**WHAT IS ASKED**
In the records below, find the line containing "From what you can see, which of". Output it and every line after it to the end, unchanged, with no pictures.

**RECORDS SUPPLIED**
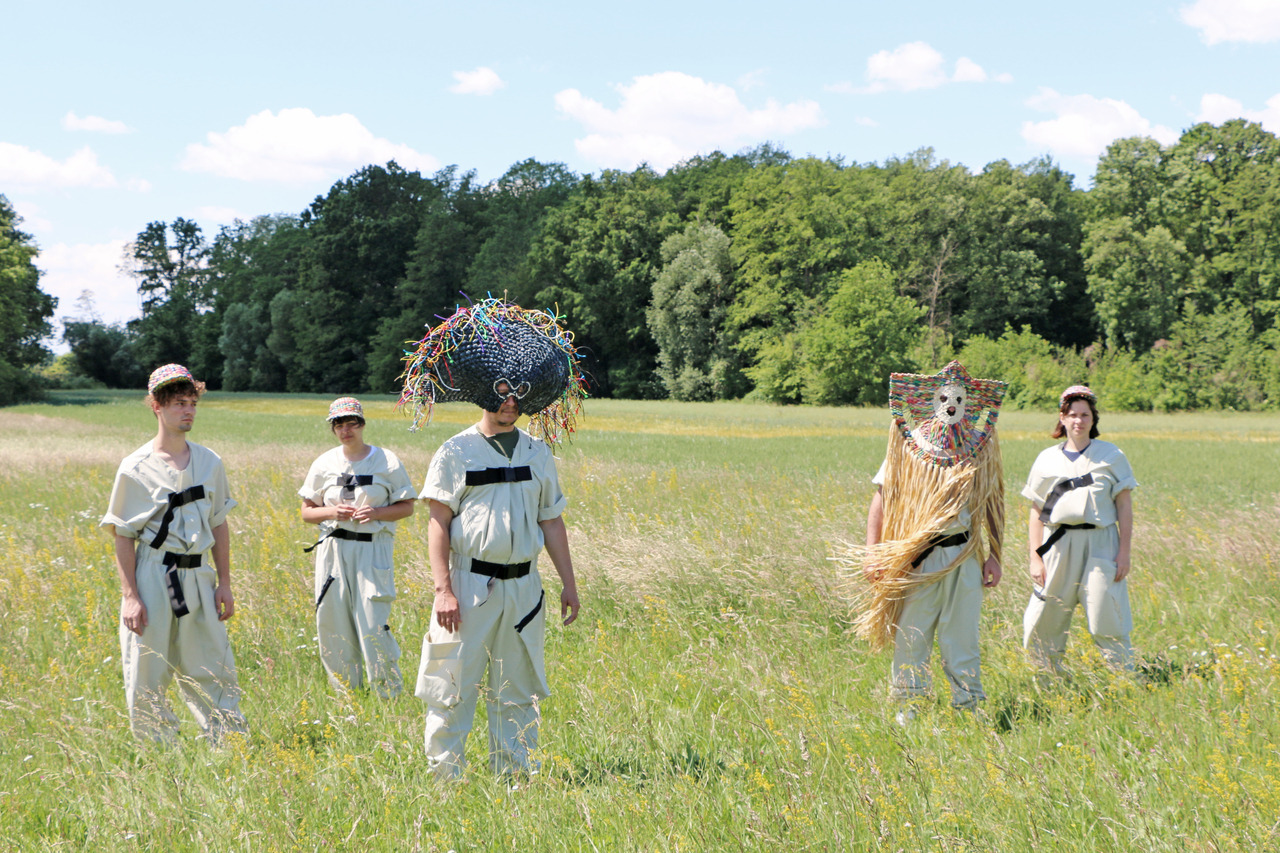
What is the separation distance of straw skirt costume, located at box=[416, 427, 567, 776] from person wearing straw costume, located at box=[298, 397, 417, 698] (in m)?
1.46

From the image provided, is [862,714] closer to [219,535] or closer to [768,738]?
[768,738]

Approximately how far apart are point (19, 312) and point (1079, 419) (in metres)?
65.8

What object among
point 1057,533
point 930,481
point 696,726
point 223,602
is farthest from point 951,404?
point 223,602

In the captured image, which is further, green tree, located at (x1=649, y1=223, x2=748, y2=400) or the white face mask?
green tree, located at (x1=649, y1=223, x2=748, y2=400)

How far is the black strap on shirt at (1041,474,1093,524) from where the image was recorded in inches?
204

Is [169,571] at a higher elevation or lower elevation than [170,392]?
lower

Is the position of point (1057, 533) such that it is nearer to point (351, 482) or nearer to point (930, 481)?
point (930, 481)

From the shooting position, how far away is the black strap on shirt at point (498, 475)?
12.7ft

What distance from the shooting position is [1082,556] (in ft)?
17.1

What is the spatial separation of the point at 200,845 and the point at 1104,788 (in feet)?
11.0

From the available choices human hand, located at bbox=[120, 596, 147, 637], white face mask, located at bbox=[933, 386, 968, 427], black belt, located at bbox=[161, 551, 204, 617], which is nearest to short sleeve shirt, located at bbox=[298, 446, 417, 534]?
black belt, located at bbox=[161, 551, 204, 617]

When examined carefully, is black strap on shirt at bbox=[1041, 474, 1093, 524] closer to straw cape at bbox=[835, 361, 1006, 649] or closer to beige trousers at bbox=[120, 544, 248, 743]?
straw cape at bbox=[835, 361, 1006, 649]

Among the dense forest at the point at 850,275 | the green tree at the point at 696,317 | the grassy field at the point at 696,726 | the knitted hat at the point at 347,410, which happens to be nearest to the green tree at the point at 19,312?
the dense forest at the point at 850,275

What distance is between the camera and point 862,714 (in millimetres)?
4691
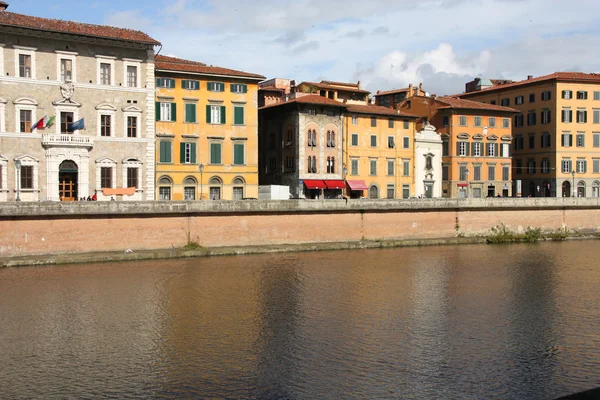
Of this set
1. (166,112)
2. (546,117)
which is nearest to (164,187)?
(166,112)

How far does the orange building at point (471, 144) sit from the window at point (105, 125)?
3250 centimetres

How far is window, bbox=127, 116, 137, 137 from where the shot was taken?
4509 centimetres

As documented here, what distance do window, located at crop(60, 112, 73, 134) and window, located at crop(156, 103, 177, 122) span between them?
7.00 m

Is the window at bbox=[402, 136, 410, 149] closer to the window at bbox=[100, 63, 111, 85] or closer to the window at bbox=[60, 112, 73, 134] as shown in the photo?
the window at bbox=[100, 63, 111, 85]

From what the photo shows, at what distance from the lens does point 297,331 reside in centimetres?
2375

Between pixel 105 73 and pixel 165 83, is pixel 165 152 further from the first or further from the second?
pixel 105 73

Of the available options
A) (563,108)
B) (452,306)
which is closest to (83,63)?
(452,306)

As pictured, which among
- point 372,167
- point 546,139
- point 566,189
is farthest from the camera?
point 546,139

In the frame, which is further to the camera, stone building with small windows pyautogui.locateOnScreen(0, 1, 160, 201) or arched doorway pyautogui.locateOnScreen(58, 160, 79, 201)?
arched doorway pyautogui.locateOnScreen(58, 160, 79, 201)

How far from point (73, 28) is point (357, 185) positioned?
2604cm

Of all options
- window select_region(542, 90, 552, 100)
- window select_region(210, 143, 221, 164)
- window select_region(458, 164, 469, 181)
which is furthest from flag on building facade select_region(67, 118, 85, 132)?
window select_region(542, 90, 552, 100)

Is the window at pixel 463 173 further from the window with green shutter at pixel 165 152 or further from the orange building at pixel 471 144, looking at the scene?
the window with green shutter at pixel 165 152

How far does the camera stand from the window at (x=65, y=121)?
141 ft

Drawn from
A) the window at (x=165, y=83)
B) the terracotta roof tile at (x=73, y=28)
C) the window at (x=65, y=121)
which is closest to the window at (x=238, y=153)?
the window at (x=165, y=83)
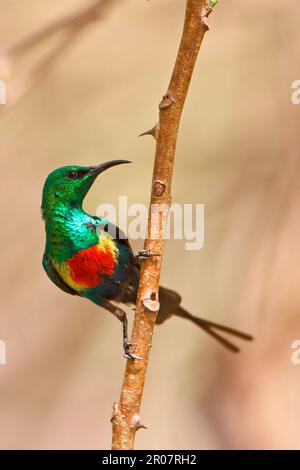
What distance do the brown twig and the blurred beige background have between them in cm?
161

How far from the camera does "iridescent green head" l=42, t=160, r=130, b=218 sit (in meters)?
2.76

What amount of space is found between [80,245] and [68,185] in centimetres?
26

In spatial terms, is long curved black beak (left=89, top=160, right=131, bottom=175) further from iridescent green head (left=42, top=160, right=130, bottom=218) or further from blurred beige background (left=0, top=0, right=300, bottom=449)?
blurred beige background (left=0, top=0, right=300, bottom=449)

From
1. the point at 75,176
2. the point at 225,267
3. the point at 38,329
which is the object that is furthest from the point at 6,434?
the point at 75,176

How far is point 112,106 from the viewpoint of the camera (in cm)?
419

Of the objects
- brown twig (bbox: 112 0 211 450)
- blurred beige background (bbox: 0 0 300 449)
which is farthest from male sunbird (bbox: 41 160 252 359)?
blurred beige background (bbox: 0 0 300 449)

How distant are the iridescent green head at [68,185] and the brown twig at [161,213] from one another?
2.14ft

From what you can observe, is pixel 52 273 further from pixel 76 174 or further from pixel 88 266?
pixel 76 174

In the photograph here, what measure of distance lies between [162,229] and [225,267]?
6.32 feet

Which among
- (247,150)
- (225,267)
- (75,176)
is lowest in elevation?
(75,176)

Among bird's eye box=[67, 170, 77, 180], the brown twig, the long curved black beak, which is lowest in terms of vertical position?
the brown twig

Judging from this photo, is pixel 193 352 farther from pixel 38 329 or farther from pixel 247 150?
pixel 247 150

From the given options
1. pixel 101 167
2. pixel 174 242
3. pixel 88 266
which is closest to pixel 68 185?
pixel 101 167

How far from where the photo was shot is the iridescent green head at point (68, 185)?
9.05 feet
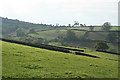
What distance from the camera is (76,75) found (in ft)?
80.2

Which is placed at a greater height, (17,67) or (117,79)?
(17,67)

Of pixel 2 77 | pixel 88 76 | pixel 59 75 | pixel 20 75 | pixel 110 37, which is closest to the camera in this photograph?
pixel 2 77

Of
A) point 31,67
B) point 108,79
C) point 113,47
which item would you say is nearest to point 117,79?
point 108,79

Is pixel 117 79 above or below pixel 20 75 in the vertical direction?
below

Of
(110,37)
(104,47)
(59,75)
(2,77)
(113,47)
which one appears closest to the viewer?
(2,77)

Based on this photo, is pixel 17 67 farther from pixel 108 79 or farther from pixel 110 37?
pixel 110 37

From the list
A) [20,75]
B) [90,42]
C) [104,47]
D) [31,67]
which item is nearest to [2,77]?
[20,75]

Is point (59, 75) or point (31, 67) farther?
point (31, 67)

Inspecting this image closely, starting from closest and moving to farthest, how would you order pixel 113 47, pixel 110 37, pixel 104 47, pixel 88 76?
1. pixel 88 76
2. pixel 104 47
3. pixel 113 47
4. pixel 110 37

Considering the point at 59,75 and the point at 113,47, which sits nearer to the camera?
the point at 59,75

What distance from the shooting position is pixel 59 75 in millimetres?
23312

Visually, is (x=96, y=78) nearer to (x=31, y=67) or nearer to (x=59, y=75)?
(x=59, y=75)

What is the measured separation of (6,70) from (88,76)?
12069mm

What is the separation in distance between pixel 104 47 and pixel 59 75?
291 ft
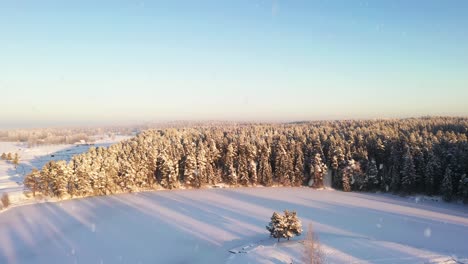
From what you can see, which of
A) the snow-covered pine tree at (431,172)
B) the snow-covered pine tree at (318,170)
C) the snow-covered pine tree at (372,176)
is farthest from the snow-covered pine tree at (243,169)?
the snow-covered pine tree at (431,172)

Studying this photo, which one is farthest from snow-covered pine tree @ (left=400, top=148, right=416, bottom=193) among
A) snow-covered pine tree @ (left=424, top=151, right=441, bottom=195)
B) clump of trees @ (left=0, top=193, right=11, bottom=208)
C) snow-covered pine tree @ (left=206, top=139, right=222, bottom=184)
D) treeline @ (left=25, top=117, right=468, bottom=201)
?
clump of trees @ (left=0, top=193, right=11, bottom=208)

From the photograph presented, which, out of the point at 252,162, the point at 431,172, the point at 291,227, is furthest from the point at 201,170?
the point at 431,172

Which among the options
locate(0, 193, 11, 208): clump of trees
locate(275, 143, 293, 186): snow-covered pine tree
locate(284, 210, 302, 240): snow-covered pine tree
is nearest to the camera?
locate(284, 210, 302, 240): snow-covered pine tree

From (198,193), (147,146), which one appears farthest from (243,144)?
(147,146)

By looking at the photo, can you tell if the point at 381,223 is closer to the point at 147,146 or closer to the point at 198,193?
the point at 198,193

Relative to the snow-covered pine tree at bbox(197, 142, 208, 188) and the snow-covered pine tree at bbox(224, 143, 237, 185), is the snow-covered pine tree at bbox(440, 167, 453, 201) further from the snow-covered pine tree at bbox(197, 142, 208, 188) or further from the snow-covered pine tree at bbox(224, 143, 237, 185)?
the snow-covered pine tree at bbox(197, 142, 208, 188)

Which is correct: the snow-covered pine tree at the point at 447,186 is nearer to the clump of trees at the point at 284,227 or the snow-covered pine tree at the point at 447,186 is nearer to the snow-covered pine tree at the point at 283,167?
the snow-covered pine tree at the point at 283,167
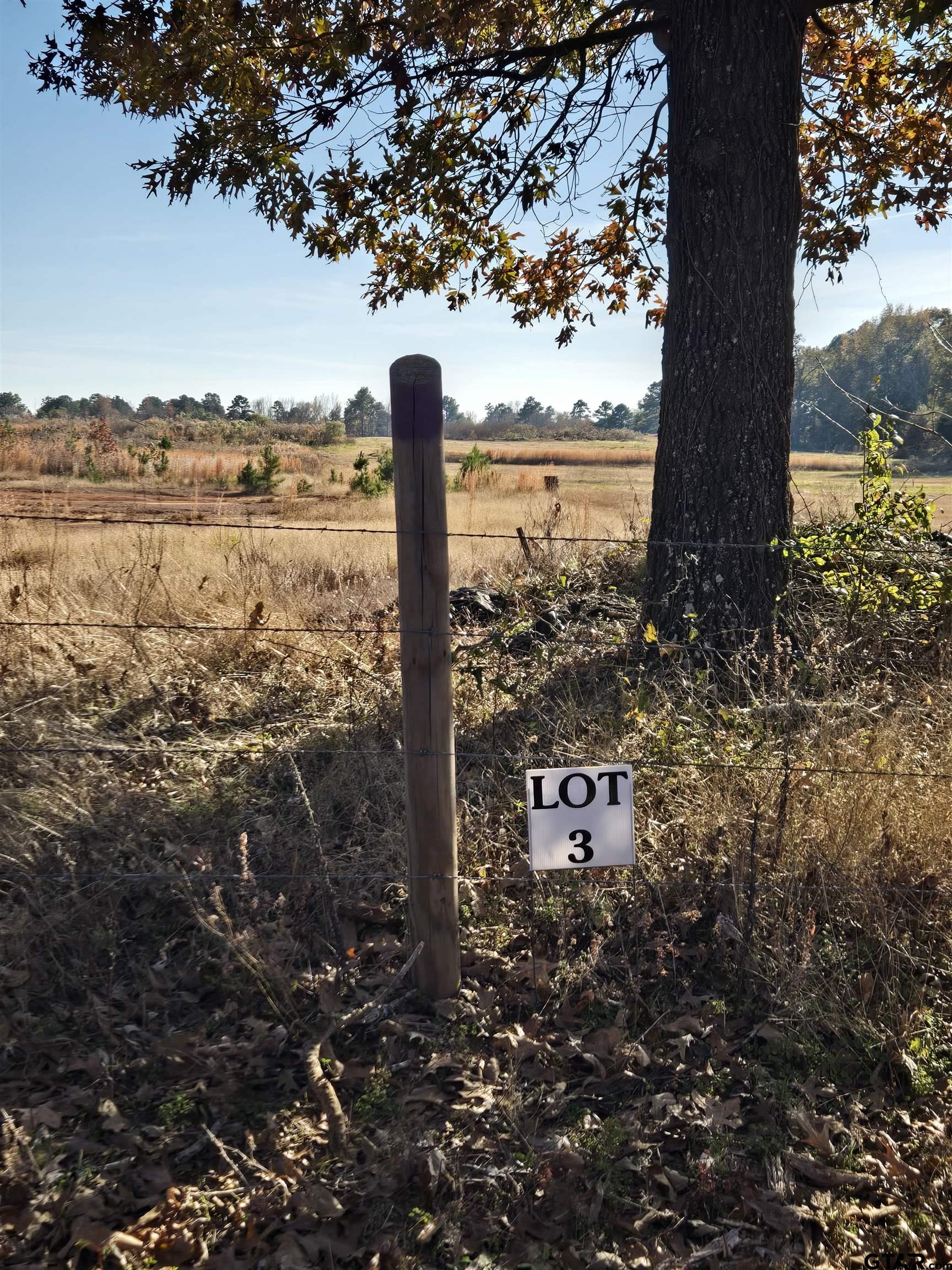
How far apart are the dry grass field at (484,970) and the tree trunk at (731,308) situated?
0.57 m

**EXERCISE OUTPUT**
From what you can see, which of
A) the snow-covered pine tree at (431,172)
B) the snow-covered pine tree at (318,170)
C) the snow-covered pine tree at (372,176)
is farthest from the snow-covered pine tree at (243,169)?
the snow-covered pine tree at (431,172)

Studying this photo, which one is farthest from snow-covered pine tree @ (left=400, top=148, right=416, bottom=193) among
A) snow-covered pine tree @ (left=424, top=151, right=441, bottom=195)
B) clump of trees @ (left=0, top=193, right=11, bottom=208)
C) snow-covered pine tree @ (left=206, top=139, right=222, bottom=184)
D) treeline @ (left=25, top=117, right=468, bottom=201)
?
clump of trees @ (left=0, top=193, right=11, bottom=208)

From the photograph presented, which, out of the point at 252,162, the point at 431,172, the point at 291,227, is furthest from the point at 201,170?
the point at 431,172

Which among the options
locate(0, 193, 11, 208): clump of trees
locate(275, 143, 293, 186): snow-covered pine tree
locate(284, 210, 302, 240): snow-covered pine tree
is nearest to the camera?
locate(284, 210, 302, 240): snow-covered pine tree

From (198,193), (147,146), which one appears farthest from (243,144)?
(147,146)

By looking at the photo, can you tell if the point at 381,223 is closer to the point at 147,146 or closer to the point at 198,193?
the point at 198,193

Relative to the snow-covered pine tree at bbox(197, 142, 208, 188) and the snow-covered pine tree at bbox(224, 143, 237, 185), is the snow-covered pine tree at bbox(440, 167, 453, 201) further from the snow-covered pine tree at bbox(197, 142, 208, 188) or further from the snow-covered pine tree at bbox(224, 143, 237, 185)?
the snow-covered pine tree at bbox(197, 142, 208, 188)

Which is correct: the snow-covered pine tree at the point at 447,186 is nearer to the clump of trees at the point at 284,227 or the snow-covered pine tree at the point at 447,186 is nearer to the snow-covered pine tree at the point at 283,167?
the snow-covered pine tree at the point at 283,167
How far apart are the dry grass field at (484,970) and the tree trunk at (731,308) situated?
0.57 m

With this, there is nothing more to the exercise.